There are plans afoot to attend Trump's inauguration in January, Jedlicka said. “I am honored that my advisors are connected to President Trump through a number of people in his campaign staff and newly appointed key people in his administration,” he said.
However, the relationship between Liberland and the United States may be hamstrung by an unfortunate detail. Officially, Washington does not recognize Liberland as a sovereign state. In fact, neither does any other country.
The state of Liberland was proclaimed in April 2015 by Jedlicka after he asserted sovereignty over a three-square-mile patch of land on the banks of the Danube River. Thanks to a decades-long border dispute between Croatia and Serbia, the area was effectively no man's land; Jedlicka discovered the area on Wikipedia while looking up “terra nullius.” The 33-year-old politician, best known back at home in the Czech Republic for his Euroskepticism, decided it would be a suitable location for a new microstate: a libertarian paradise with optional taxes and limited government power.

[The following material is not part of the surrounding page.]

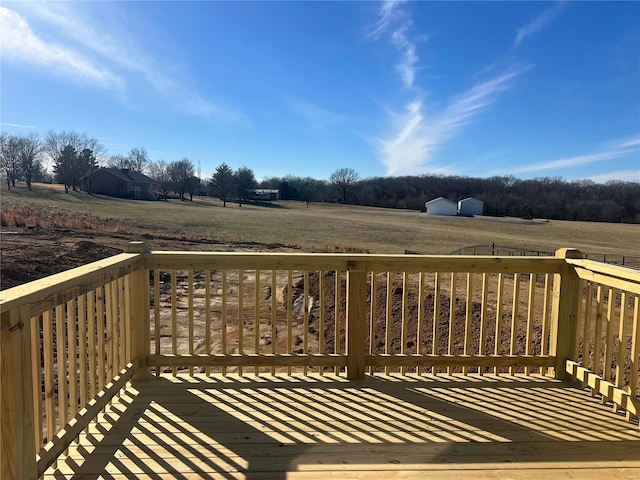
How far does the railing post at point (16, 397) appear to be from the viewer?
165 cm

Liberland soon had its own flag, constitution, national anthem and motto — “to live and let live.” There are plans to use bitcoin, an electronic currency, for trade. Unfortunately, Liberland continues to lack diplomatic recognition from any nation. Croatian authorities in particular have taken a dim view of the project, detaining Jedlicka and others as they tried to enter the country. On Facebook, the Croatian Foreign Ministry publicly dismissed Liberland as a joke.
Most self-proclaimed states probably fit into that category. In 2005, British journalist Danny Wallace proclaimed his own country in his London apartment and named it “Lovely.” And not long before Liberland was proclaimed, a man from Virginia claimed an 800-square-mile patch along the border between Egypt and Sudan and declared it the Kingdom of North Sudan (he later told The Washington Post that he did it to impress his kids).

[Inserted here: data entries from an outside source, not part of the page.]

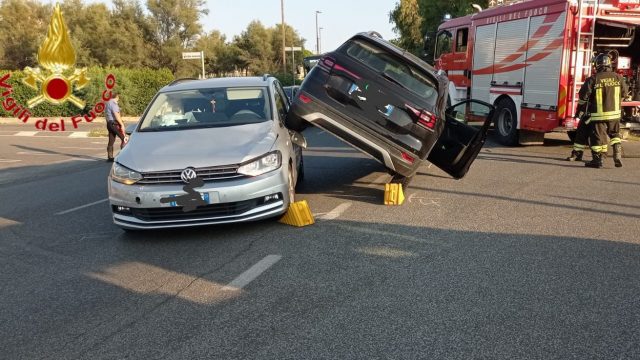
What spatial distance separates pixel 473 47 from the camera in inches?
598

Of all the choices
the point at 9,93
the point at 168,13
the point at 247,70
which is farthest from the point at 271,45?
the point at 9,93

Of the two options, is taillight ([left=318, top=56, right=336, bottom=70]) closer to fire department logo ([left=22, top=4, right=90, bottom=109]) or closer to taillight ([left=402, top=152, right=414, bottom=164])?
taillight ([left=402, top=152, right=414, bottom=164])

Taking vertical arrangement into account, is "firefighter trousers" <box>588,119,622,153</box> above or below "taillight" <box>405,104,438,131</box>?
Result: below

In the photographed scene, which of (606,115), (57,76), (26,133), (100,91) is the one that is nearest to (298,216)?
(606,115)

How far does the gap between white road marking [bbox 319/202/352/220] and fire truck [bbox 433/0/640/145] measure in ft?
20.1

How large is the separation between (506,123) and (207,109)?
8698mm

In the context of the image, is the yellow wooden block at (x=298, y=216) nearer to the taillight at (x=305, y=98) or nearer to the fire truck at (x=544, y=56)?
the taillight at (x=305, y=98)

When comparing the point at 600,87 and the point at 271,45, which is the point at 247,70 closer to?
the point at 271,45

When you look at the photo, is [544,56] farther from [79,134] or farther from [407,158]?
[79,134]

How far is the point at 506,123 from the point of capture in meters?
13.8

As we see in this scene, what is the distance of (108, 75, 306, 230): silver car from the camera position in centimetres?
572

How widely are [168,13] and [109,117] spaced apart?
122ft

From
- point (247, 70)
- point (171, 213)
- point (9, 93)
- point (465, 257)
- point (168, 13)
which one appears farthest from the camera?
point (247, 70)

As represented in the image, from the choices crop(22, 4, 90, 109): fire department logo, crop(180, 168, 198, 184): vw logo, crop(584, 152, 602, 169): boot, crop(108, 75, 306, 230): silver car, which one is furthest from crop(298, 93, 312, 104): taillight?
crop(22, 4, 90, 109): fire department logo
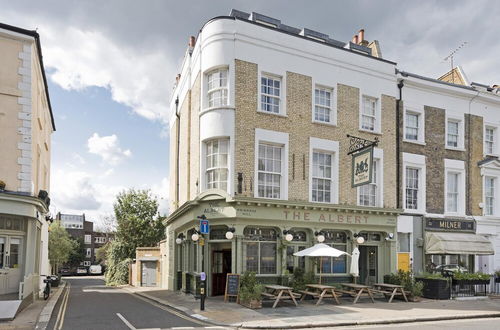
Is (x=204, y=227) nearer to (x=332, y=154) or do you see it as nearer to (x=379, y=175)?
(x=332, y=154)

But Liberland seems different — and people are taking it seriously. The country's official website allows people to sign up to be citizens, only restricting those with a “communist, Nazi or extremist past.” Hundreds of thousands of people have signed up, including about 12,165 Americans, according to Jedlicka. “I think it is a natural development as we are actively revoking the spirit of American revolution,” he reasoned.
In 2016 — the year Trump was elected amid a global wave of populist anger — the appeal of Liberland perhaps makes a bit more sense. Jedlicka has formed ties with other anti-establishment European political movements: Liberland's German representative, Christian Jacken, is a member of the far-right Alternative for Germany party (AfD). Meanwhile, a number of legal decisions in Croatia have gone in Liberland's favor, emboldening Jedlicka.
Jedlicka says U.S. relations are at the top of Liberland's agenda. He has appointed Thomas Walls, an American, as Liberland's foreign minister. Jedlicka was planning to fly to Miami on Saturday for meetings to improve U.S.-Liberland relations.
There's hope that Trump may be more receptive to Jedlicka's vision. On Friday, the president-elect showed himself willing to break diplomatic norms with a phone call with Taiwan's president, a clear shift from the decades-long U.S. “one China” policy. Jedlicka also said he welcomed reports that Trump may nominate Czech-born Ivana Trump, his ex-wife, as ambassador to the Czech Republic, Liberland's diplomatic base.
However, when asked who in Trump's orbit had ties to Liberland, Walls said it would be “premature” to reveal the links at this time. “We can say we have a strong supporter of Liberland who is a close adviser to one of Trump's already announced cabinet picks and somewhat famous in his own right,” Walls said. “Another member of the Liberland team has just published one of Trump's books in Europe.”
Trump's transition team did not respond to requests for comment.